The answer: the collapsing middle.

When we celebrate the 12th annual crystal apple awards, or when education publications run features on the teachers who "fuel a love of learning," we're implicitly accepting a two-tier system. We have exceptional educators doing remarkable things despite systemic constraints. And then we have... everyone else. The competent but unremarkable. The burnt-out but hanging-on. The mediocre. The ones nobody writes about.

The better question isn't how to recognize excellence. It's what happens when your system requires teachers to be exceptional just to be functional.

Consider the evidence embedded in recent trends around institutional resilience and adaptation. Schools are being asked to navigate AI procurement decisions, curriculum innovation, social-emotional learning integration, and mental health support simultaneously. These aren't optional extras. They're baseline expectations in 2024. Now ask yourself: how many teachers in the average school building have the training, time, and institutional support to do all this well?

Not many. Which means the system works only when certain individuals exceed expectations dramatically. The exceptional teachers compensate. They stay late. They innovate on their own dime. They become the institutional glue holding things together.

This isn't sustainable, and more importantly, it's not equitable.

When we celebrate exceptional teachers, we're celebrating people who have found ways to succeed despite conditions that make success difficult. We're essentially congratulating people for extraordinary effort. But the real question we should be asking is: why should ordinary effort be insufficient?

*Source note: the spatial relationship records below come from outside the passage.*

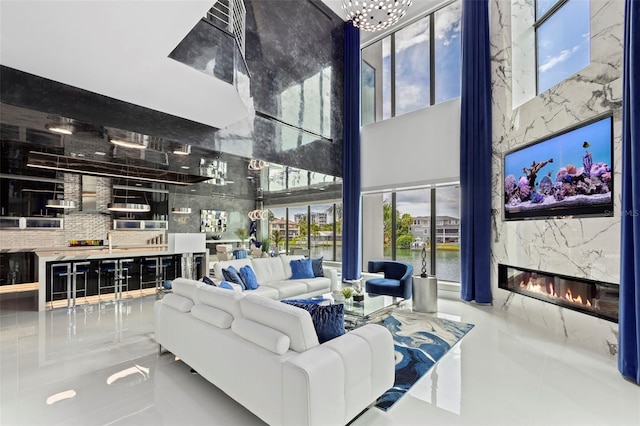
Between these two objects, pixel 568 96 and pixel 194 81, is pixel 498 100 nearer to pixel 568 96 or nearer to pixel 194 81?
pixel 568 96

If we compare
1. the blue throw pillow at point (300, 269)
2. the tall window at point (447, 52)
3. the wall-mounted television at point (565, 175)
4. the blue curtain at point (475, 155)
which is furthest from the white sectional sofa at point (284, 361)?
the tall window at point (447, 52)

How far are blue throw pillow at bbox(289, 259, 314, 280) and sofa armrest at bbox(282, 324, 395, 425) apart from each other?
376 cm

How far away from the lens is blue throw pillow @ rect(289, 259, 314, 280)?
609 cm

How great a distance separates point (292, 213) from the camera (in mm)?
11859

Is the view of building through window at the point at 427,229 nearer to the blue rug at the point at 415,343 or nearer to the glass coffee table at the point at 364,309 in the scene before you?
the blue rug at the point at 415,343

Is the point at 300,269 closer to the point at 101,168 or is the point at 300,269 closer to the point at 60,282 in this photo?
the point at 60,282

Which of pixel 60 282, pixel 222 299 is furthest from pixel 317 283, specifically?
pixel 60 282

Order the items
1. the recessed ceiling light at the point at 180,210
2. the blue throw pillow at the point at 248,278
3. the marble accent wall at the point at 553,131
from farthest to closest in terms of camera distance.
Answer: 1. the recessed ceiling light at the point at 180,210
2. the blue throw pillow at the point at 248,278
3. the marble accent wall at the point at 553,131

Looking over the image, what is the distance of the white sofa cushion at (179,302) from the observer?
3.12 meters

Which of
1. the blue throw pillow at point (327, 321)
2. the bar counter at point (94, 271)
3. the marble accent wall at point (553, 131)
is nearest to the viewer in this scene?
the blue throw pillow at point (327, 321)

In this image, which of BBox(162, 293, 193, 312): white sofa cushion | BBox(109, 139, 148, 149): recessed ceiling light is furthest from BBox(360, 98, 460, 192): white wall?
BBox(162, 293, 193, 312): white sofa cushion

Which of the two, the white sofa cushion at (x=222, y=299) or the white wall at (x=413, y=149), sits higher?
the white wall at (x=413, y=149)

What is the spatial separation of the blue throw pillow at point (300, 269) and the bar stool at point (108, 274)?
374 centimetres

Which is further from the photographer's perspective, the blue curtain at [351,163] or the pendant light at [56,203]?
the pendant light at [56,203]
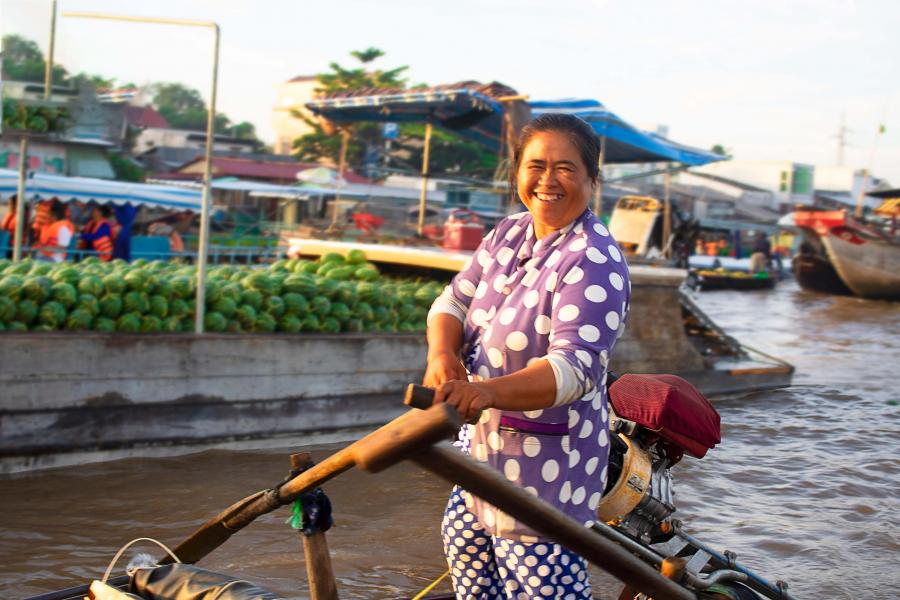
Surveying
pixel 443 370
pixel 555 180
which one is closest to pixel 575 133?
pixel 555 180

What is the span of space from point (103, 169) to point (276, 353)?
22.8 metres

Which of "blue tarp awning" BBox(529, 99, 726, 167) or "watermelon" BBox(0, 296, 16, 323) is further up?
"blue tarp awning" BBox(529, 99, 726, 167)

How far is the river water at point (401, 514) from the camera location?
445 centimetres

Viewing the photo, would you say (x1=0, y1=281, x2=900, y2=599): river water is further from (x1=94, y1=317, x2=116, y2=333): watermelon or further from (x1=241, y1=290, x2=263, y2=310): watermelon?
(x1=241, y1=290, x2=263, y2=310): watermelon

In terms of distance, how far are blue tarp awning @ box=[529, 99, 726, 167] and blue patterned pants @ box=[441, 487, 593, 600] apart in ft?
27.8

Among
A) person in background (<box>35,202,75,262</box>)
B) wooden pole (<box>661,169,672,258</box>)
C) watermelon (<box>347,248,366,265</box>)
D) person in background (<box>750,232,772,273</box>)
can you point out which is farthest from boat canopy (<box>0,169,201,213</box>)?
person in background (<box>750,232,772,273</box>)

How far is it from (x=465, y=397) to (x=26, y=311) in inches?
183

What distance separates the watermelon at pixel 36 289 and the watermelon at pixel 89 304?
19cm

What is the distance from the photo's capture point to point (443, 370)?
2.11 meters

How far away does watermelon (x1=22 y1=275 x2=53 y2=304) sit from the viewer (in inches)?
223

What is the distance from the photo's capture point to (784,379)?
9547 millimetres

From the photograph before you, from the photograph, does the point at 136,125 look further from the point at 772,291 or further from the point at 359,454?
the point at 772,291

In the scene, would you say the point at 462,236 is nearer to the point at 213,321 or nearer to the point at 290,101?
the point at 213,321

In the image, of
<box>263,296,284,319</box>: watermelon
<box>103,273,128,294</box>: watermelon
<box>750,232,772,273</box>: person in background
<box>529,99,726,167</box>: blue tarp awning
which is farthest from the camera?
<box>750,232,772,273</box>: person in background
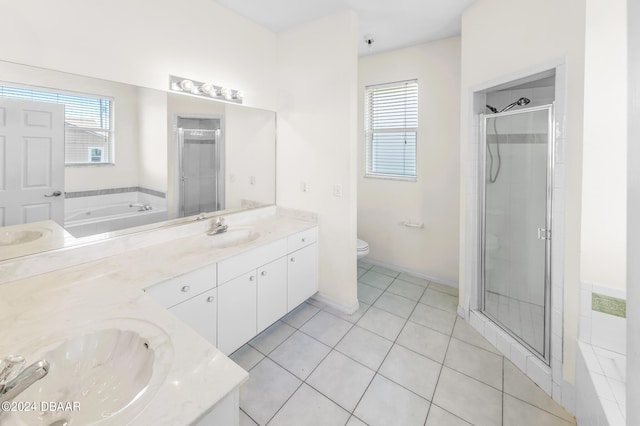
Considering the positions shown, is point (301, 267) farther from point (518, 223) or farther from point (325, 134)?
point (518, 223)

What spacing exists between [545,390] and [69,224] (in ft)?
9.77

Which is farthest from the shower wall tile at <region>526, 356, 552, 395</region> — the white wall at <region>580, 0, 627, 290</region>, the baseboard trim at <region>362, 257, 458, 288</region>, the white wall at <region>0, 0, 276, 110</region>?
the white wall at <region>0, 0, 276, 110</region>

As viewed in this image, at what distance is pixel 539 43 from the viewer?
1.74 m

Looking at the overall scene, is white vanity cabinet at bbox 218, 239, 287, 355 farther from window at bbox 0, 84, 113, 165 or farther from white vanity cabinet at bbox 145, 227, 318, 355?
window at bbox 0, 84, 113, 165

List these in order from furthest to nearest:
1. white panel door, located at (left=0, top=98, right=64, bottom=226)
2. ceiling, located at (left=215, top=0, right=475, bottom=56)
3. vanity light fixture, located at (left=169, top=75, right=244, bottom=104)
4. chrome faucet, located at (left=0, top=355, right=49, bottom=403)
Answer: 1. ceiling, located at (left=215, top=0, right=475, bottom=56)
2. vanity light fixture, located at (left=169, top=75, right=244, bottom=104)
3. white panel door, located at (left=0, top=98, right=64, bottom=226)
4. chrome faucet, located at (left=0, top=355, right=49, bottom=403)

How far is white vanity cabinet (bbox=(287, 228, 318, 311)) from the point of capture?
95.1 inches

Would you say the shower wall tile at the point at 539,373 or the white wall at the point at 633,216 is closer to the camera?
the white wall at the point at 633,216

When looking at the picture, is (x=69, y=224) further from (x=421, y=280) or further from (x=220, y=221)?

The profession has a retention crisis. Teachers are leaving. New recruits aren't entering. We respond by creating more awards, more recognition programs, more pathways to honor excellence. It's like responding to a leaking roof by buying nicer umbrellas for the people standing under it.

What if the problem is that we've normalized a system where teachers must be exceptional to be valued? Where the baseline is high enough that good becomes invisible and average becomes disqualifying?

There's a reason institutional resilience is such a hot topic right now. Schools are fragile. They depend too heavily on individual heroics and too little on structural support. We've built systems that work only when staffed by people willing to give far more than any job should ask.

The solution isn't better awards. It's reconfiguring expectations so that competent, committed, ordinary effort is genuinely sufficient. It's creating conditions where teachers don't need to be exceptional to be successful.

This might mean smaller class sizes. Real planning time. Professional development with teeth. Clearer role definitions. Better tools. Actual support staff.

It would certainly mean fewer ceremonies celebrating the exceptional, and more systematic change ensuring the ordinary becomes good.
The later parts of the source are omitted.